I let it sit like this for about 10 seconds and then I enable swap...)

[2018-08-25 05:06:44] [NOTICE] Source [public-resolvers.md] loaded
[2018-08-25 05:06:44] [NOTICE] dnscrypt-proxy 2.0.16
[2018-08-25 05:06:44] [NOTICE] Now listening to 127.0.0.1:65053 [UDP]
[2018-08-25 05:06:44] [NOTICE] Now listening to 127.0.0.1:65053 [TCP]
[2018-08-25 05:06:45] [INFO] [cloudflare] TLS version: 303 - Protocol: h2 - Cipher suite: 52393
[2018-08-25 05:06:45] [NOTICE] [cloudflare] OK (DoH) - rtt: 24ms
[2018-08-25 05:06:45] [NOTICE] Server with the lowest initial latency: cloudflare (rtt: 24ms)
[2018-08-25 05:06:45] [NOTICE] dnscrypt-proxy is ready - live servers: 1

You can see here that as soon as I enable the swap dns-crypt initializes successfully.

All I can really deduce from this is that is appears that dns-crypt it doing something with vmem that is requiring it to have a swap file even if there is plenty of ram free and it won't even use the swap file. I'm not expert enough on linux memory allocation to hazard a guess on what exactly is going on here. But it seems that at least on my hardware and firmware a swap file is *not optional*, but absolutely required.

Once again I would like to ask those of you successfully running this:
Do you use a swap file, or are you working without issue sans swap?

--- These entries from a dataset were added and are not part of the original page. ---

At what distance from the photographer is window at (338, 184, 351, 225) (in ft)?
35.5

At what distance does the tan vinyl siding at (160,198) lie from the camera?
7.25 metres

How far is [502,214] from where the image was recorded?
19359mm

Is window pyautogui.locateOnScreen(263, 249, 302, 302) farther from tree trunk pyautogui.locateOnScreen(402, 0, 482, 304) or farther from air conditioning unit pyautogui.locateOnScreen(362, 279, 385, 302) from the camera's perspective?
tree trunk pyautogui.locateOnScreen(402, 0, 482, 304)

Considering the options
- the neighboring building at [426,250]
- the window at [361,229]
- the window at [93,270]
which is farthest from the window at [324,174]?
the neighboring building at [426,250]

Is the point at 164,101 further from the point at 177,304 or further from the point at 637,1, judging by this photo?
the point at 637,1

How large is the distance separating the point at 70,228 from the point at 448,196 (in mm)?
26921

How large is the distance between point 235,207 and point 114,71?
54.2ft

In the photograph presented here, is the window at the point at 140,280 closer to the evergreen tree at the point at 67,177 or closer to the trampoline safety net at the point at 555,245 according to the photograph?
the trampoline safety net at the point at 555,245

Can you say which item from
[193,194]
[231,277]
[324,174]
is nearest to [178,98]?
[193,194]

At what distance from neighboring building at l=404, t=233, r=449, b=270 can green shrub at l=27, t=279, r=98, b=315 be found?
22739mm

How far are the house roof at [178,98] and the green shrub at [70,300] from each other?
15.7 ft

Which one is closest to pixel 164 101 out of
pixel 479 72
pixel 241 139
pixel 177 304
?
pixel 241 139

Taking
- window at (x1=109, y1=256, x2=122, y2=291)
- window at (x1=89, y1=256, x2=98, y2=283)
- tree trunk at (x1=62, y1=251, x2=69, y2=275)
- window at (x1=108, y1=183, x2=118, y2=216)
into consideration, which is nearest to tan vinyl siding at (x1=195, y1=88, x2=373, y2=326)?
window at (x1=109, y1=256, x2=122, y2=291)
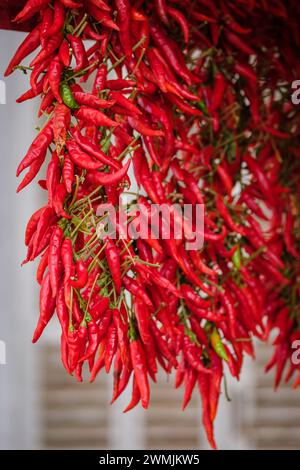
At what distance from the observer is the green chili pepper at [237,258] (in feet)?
5.61

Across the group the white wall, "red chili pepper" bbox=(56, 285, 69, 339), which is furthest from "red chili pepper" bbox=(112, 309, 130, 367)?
the white wall

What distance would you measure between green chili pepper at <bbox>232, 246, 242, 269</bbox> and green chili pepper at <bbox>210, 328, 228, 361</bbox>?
0.18m

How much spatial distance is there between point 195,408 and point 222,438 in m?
0.23

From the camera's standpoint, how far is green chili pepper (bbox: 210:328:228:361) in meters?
1.63

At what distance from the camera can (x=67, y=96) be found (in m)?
1.23

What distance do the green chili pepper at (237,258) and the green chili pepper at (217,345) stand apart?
0.18 metres

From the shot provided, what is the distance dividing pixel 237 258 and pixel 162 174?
36cm

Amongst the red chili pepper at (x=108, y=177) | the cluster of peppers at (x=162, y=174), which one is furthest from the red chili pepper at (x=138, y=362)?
the red chili pepper at (x=108, y=177)

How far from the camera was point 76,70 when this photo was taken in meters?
1.26

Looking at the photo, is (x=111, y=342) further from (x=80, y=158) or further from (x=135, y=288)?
(x=80, y=158)

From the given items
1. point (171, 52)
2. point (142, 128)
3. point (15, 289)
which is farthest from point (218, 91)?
point (15, 289)

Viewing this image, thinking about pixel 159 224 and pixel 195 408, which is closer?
pixel 159 224
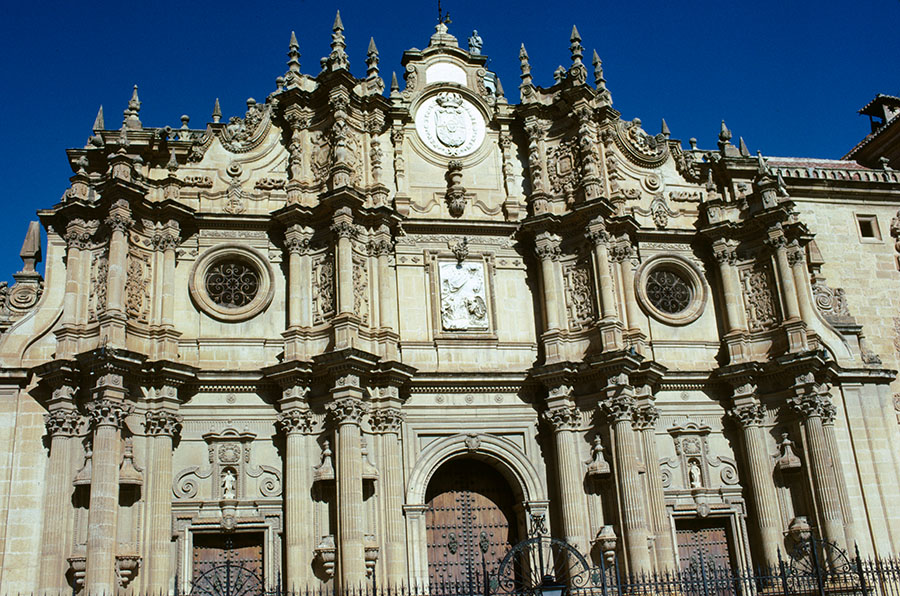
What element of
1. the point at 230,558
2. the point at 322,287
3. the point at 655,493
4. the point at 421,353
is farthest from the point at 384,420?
the point at 655,493

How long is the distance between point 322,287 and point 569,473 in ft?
23.3

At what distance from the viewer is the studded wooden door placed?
21.1 m

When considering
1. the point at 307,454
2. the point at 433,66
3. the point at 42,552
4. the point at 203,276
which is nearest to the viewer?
the point at 42,552

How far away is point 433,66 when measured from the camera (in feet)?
82.0

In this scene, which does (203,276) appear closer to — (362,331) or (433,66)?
(362,331)

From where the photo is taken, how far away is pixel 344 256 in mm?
21281

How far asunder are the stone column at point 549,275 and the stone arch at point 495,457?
3.09 m

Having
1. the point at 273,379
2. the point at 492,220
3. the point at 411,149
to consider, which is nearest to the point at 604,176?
the point at 492,220

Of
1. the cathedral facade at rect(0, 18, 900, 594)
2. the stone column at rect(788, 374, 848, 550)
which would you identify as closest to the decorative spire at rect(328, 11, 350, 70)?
the cathedral facade at rect(0, 18, 900, 594)

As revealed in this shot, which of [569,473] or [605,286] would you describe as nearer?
[569,473]

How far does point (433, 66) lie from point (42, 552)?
15111mm

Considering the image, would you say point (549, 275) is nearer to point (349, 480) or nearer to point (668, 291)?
point (668, 291)

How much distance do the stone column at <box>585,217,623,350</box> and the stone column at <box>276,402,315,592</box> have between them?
716 cm

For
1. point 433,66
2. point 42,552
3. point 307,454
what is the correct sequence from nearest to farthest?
1. point 42,552
2. point 307,454
3. point 433,66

I'm just going to have to tag @bigeyes0x0 here to maybe instruct me what could be going on, as I'm not sure what can be happening and I can't seem to find anything in dns-crypt or system logs that would indicate what the issue is.

thanks.

 

[M@rco]

Do you use a swap file, or are you working without issue sans swap?

I use a swap file by default (512MB) as it is recommended for use with Skynet, AB-Solution and dnscrypt as well.

Maybe @RMerlin can shed some light on your questions regarding memory usage?